--- Selected extract ---

The next step is to realize that we should be sending a robotic mission with this stuff a few years earlier. That way whenever the first people get there, they'll find a cleared landing field and radio guidance towers, as well as a place to stay after they debark.
Of course the fly in the ointment is that you send robots and have them spend a few years building your base. Then someone else comes in before you and claims "rights of salvage" over all of that "abandoned property" they just found.
The living have better things to do than to continue hating the dead.
Locally sourced building material is a great idea. Just look at the energy budget involved. But to make it practical, you need to send in robot miners first (chicken and egg problem, human miners won't survive without the habitats they have to mine stuff to build). But NASA and their congressional pork seekers are fixated with sending humans. Until they have actual robots on site trying stuff, they are just blowing smoke (maybe the newly legalized stuff?)
For the life of me I can't understand why everyone wants to keep insisting we load everything on a ship with the astronauts and send it all there at once and HOPE nothing goes wrong along the way that kills everyone.
Instead, how about this: we send automated "builder" ships to Mars with a mission to excavate pits in the Martian surface, place inflatable habitats in them, inflate them, then cover them with enough soil to protect against radiation. Monitor the damned things to make sure they're working properly, THEN send the astronauts. If anything goes wrong, at least you know they've got a place to stay until we can get help to them. Obviously you'd need more than just inflatable housing, but this idea pre-supposes you send some sort of power generation facility (nuclear would be best), life support, and enough food for a year or so.
Even better, in addition to the above, send one or two "return trip" ships to Mars ahead of the astronauts so they have a redundant way to get home if something goes wrong. Send a fuel refinery as well that can take Martian atmospheric CO2 and turn it into rocket fuel so you don't have to send fully-fueled ships all the way to Mars. If you start it refining before the astronauts leave Earth, you can have full tanks ready to go by the time they get there.

---

Set task 1:
In the Mars mission discussion, what actions are the automated "builder" ships assigned to carry out?
Set task 2:
Could you reproduce word for word the stretch of the Mars mission discussion that opens with the words containing "Locally sourced building" and closes with "newly legalized stuff?)"?

--- Stored records ---

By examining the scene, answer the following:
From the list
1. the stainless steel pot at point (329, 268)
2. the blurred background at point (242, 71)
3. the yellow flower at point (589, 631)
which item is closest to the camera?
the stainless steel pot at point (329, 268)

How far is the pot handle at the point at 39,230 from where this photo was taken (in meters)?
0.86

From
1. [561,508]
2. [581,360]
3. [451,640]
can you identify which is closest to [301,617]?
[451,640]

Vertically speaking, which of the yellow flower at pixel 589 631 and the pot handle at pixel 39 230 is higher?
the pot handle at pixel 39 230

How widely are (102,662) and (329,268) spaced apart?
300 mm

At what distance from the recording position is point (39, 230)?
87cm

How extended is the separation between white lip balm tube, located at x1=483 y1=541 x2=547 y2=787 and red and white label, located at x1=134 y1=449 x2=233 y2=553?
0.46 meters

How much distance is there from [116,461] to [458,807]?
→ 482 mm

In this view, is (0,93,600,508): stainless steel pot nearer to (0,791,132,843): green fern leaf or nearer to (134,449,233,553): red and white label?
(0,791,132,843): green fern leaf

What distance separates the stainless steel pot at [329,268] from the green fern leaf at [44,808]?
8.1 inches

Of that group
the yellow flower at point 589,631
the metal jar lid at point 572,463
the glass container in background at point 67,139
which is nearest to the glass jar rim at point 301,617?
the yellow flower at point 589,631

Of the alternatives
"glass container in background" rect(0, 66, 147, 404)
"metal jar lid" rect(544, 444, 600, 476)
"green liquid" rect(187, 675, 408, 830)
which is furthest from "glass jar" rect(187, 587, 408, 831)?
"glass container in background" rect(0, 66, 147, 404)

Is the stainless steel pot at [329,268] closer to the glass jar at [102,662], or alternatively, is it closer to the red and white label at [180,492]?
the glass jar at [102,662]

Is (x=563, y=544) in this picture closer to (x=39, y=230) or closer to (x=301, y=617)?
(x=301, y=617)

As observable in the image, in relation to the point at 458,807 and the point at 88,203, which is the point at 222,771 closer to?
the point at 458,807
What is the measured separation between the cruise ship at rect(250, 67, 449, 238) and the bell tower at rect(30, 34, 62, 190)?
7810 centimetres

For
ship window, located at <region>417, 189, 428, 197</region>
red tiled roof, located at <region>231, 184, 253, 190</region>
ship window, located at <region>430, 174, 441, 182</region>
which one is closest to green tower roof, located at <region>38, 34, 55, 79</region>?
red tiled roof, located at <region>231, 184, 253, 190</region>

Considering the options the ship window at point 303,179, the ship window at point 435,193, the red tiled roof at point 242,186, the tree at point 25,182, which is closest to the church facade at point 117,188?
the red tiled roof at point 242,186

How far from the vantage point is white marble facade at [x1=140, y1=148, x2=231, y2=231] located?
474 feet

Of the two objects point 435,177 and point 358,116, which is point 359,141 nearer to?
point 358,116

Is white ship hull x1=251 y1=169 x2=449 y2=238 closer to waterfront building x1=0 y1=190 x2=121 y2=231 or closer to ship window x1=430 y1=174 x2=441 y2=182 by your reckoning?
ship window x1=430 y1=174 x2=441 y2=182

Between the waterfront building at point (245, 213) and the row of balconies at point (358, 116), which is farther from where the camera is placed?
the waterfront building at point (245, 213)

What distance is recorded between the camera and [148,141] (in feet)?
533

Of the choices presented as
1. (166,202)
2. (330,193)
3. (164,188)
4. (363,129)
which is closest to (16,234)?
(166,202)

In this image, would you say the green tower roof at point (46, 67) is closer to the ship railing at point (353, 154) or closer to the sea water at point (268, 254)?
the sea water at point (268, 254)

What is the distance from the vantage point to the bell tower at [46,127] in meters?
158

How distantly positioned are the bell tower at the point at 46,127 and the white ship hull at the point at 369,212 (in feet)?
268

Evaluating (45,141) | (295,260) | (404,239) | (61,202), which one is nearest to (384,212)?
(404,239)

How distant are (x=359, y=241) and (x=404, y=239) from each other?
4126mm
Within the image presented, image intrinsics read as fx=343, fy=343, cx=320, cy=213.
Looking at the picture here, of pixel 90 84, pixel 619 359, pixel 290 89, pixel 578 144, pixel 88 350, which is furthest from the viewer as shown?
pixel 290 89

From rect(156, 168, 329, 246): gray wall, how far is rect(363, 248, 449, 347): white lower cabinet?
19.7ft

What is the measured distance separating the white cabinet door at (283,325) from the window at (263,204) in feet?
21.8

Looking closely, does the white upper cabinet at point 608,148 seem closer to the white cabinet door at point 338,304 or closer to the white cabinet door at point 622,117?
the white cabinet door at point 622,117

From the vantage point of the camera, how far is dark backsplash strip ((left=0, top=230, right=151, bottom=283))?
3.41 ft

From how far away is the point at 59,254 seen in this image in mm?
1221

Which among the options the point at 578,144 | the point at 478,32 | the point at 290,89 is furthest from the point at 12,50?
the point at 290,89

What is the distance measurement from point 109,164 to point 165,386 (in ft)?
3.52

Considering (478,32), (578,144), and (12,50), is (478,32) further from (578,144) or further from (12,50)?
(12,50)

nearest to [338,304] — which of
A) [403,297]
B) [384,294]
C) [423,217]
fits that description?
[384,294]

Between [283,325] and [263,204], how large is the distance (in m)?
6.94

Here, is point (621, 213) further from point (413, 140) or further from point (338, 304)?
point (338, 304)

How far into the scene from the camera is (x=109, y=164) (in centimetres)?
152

---

Task result 1:
- Excavate pits in the Martian surface
- Place inflatable habitats in them
- Inflate them
- Cover them with enough soil to protect against radiation

Task result 2:
Locally sourced building material is a great idea. Just look at the energy budget involved. But to make it practical, you need to send in robot miners first (chicken and egg problem, human miners won't survive without the habitats they have to mine stuff to build). But NASA and their congressional pork seekers are fixated with sending humans. Until they have actual robots on site trying stuff, they are just blowing smoke (maybe the newly legalized stuff?)